Erwin Schrodinger — "The world is a construct of our sensations, perceptions, memories. It is conveni…"

The world is a construct of our sensations, perceptions, memories. It is convenient to regard it as existing objectively. But it is not a logical necessity.
Erwin Schrodinger — Erwin Schrodinger Modern · Wave mechanics

Get This Quote & Author's Image Illustrated On:

Click any product to generate a realistic preview. Up to 3 at a time.
* Initial load can take up to 90 seconds — revising the preview in another color is nearly instant.

Kitchen

Apparel

Other

About Erwin Schrodinger (1887-1961)

Austrian physicist who shared the 1933 Nobel for the wave equation that bears his name and the famous cat thought-experiment. Closely associated with Werner Heisenberg (matrix-mechanics rival who reached the same physics by different math) and Albert Einstein (his pen-pal on quantum interpretation). For an intellectual contrast, see Niels Bohr, Danish physicist and architect of the Copenhagen interpretation — Schrödinger's cat thought-experiment was specifically designed to ridicule Bohr's 'observer-dependent reality' reading of quantum mechanics — Schrödinger thought the Copenhagen interpretation was absurd; the cat was meant as reductio ad absurdum.

Details

Attributed, reflecting his philosophical views.

Date: Unknown

General

Verification

Unverifiable

Found in 1 providers: grok

1 source checked

Understanding this quote

What it means

Reality as we know it is built from what our senses detect, what we remember, and how we perceive things. Treating the world as an objective fact independent of us is useful and practical, but it is not something logic actually demands. The external world could be a shared mental construction rather than a guaranteed independent reality.

Relevance to Erwin Schrodinger

Schrödinger developed wave mechanics, describing particles as probability waves rather than definite objects—directly challenging classical notions of objective reality.
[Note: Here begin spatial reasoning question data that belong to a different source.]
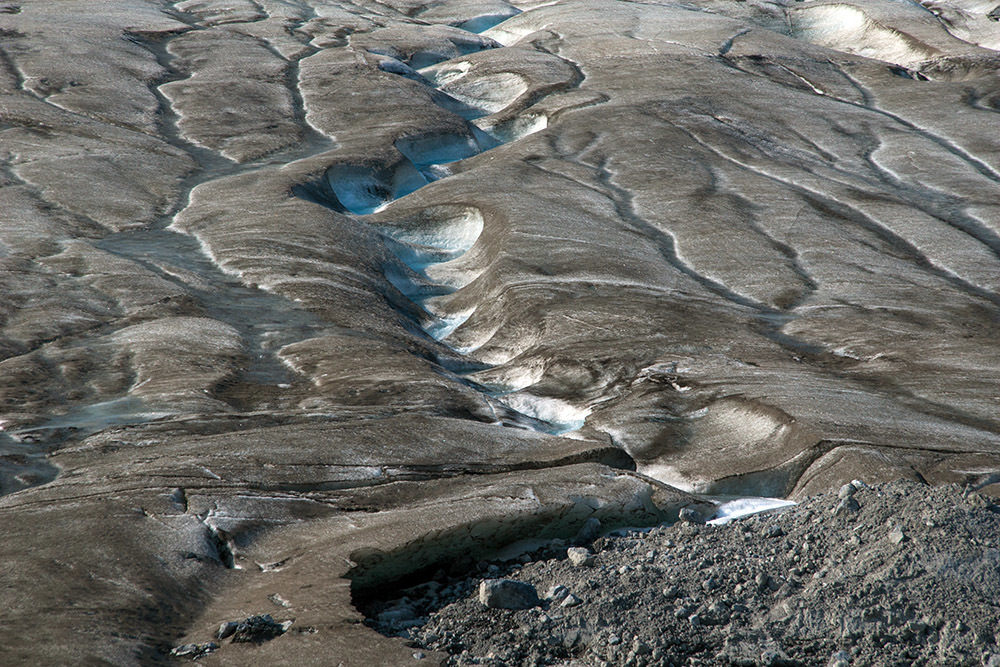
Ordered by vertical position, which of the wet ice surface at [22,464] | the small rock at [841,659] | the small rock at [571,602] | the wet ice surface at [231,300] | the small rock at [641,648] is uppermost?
the small rock at [841,659]

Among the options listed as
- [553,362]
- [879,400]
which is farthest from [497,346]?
[879,400]

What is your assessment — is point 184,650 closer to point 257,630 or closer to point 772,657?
point 257,630

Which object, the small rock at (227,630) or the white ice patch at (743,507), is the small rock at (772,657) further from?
the small rock at (227,630)

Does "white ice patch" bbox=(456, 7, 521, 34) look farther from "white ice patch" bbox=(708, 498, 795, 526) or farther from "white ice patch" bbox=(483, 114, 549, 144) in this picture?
"white ice patch" bbox=(708, 498, 795, 526)

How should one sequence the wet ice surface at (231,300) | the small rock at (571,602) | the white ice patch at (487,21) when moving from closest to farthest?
1. the small rock at (571,602)
2. the wet ice surface at (231,300)
3. the white ice patch at (487,21)

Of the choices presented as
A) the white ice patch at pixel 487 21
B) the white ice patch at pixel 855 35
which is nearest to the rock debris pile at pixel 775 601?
the white ice patch at pixel 855 35

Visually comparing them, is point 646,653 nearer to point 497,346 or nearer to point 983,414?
point 983,414

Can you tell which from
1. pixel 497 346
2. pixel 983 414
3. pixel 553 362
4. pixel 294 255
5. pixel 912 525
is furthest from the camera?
pixel 294 255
His famous cat paradox exposed how quantum systems resist definite states until observed. This quote reflects his deep engagement with consciousness and measurement, shaped by his reading of Vedantic philosophy and Mach's empiricism throughout his career.

The era

Schrödinger worked during quantum mechanics' founding decades, when Einstein, Bohr, and Heisenberg dismantled classical certainties. The Copenhagen interpretation made observation central to physical reality, sparking fierce debates about objectivity in science. Simultaneously, logical positivism in philosophy questioned unverifiable metaphysical claims, making Schrödinger's skepticism about mind-independent reality both scientifically grounded and culturally resonant.

AI-generated insights based on extensive research and information for context. Factual errors? Email [email protected].